> What is needed
Please repeat, exactly and without pictures, the lines of the entries below that run from the one containing "Пол и Джордж" through the one containing "Morgan Kane-forfatteren Kjell".

> Material for this task
---

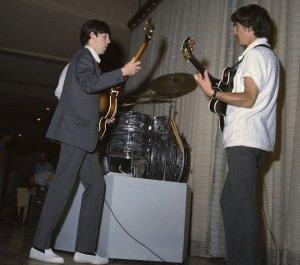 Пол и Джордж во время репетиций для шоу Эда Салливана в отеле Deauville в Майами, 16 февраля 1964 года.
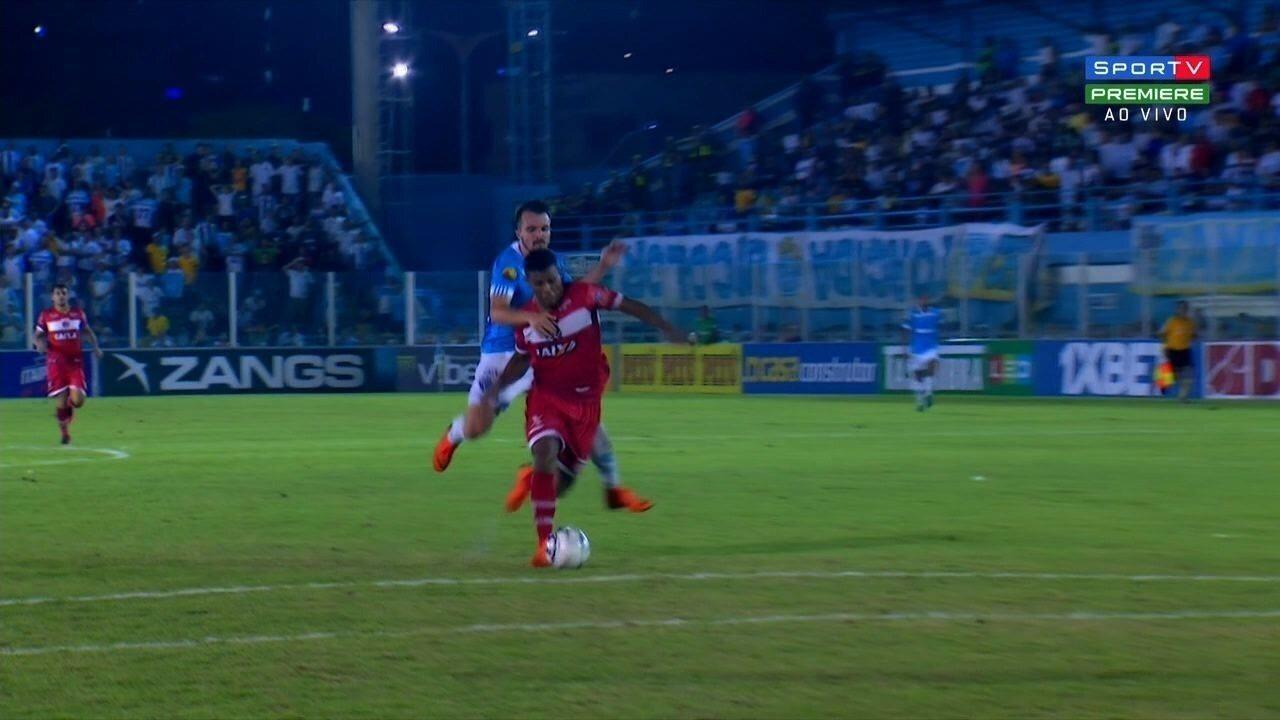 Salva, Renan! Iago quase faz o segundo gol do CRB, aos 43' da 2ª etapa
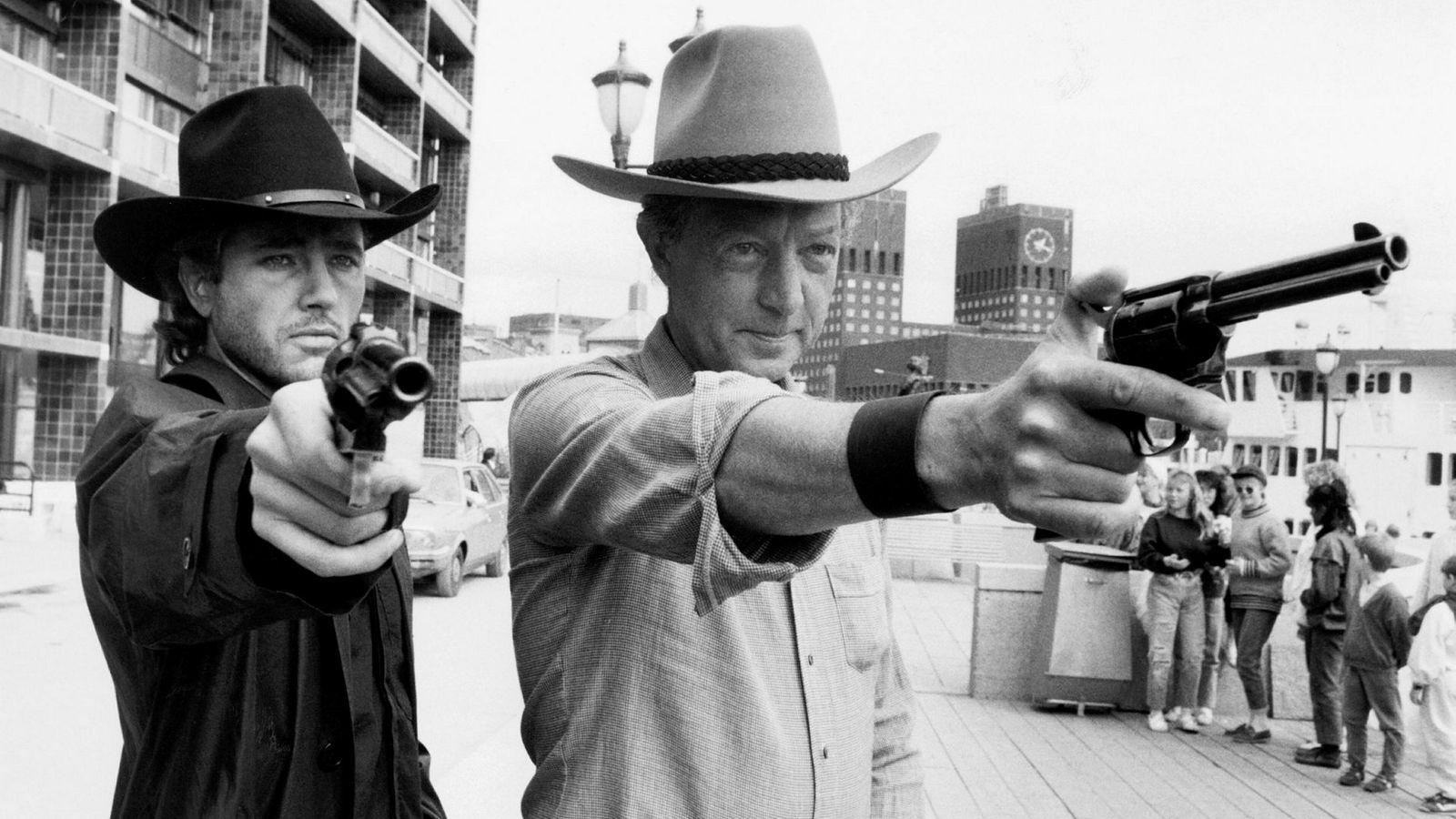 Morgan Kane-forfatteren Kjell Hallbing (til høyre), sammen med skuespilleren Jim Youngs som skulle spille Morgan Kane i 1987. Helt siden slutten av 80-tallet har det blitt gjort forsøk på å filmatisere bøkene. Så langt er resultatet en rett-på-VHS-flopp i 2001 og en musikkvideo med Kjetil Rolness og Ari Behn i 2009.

---

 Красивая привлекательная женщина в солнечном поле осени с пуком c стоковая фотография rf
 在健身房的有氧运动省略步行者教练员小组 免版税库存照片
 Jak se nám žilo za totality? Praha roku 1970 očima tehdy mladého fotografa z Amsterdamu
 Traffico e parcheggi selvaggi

---

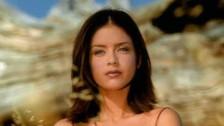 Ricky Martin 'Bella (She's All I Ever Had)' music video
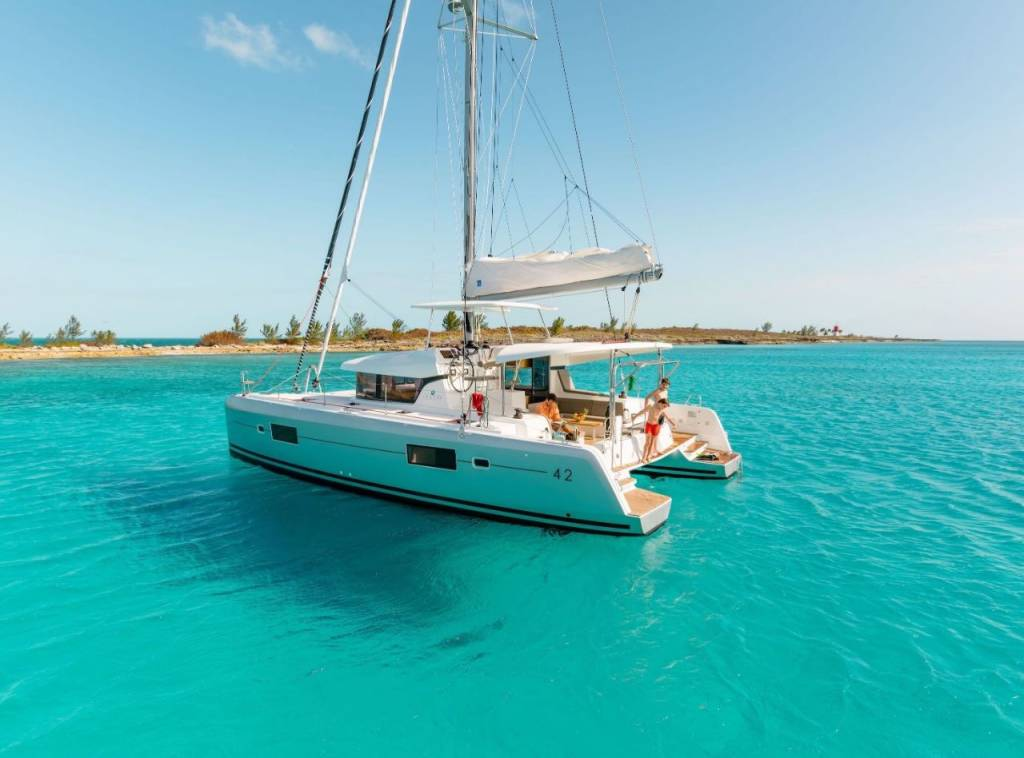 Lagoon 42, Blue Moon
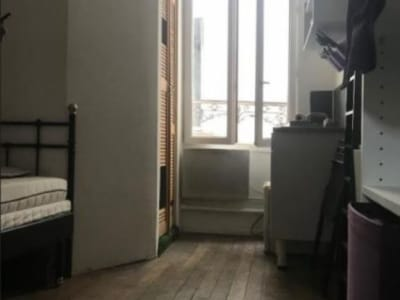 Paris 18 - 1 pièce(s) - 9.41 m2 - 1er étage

---

> Task solution
 Пол и Джордж во время репетиций для шоу Эда Салливана в отеле Deauville в Майами, 16 февраля 1964 года.
 Salva, Renan! Iago quase faz o segundo gol do CRB, aos 43' da 2ª etapa
 Morgan Kane-forfatteren Kjell Hallbing (til høyre), sammen med skuespilleren Jim Youngs som skulle spille Morgan Kane i 1987. Helt siden slutten av 80-tallet har det blitt gjort forsøk på å filmatisere bøkene. Så langt er resultatet en rett-på-VHS-flopp i 2001 og en musikkvideo med Kjetil Rolness og Ari Behn i 2009.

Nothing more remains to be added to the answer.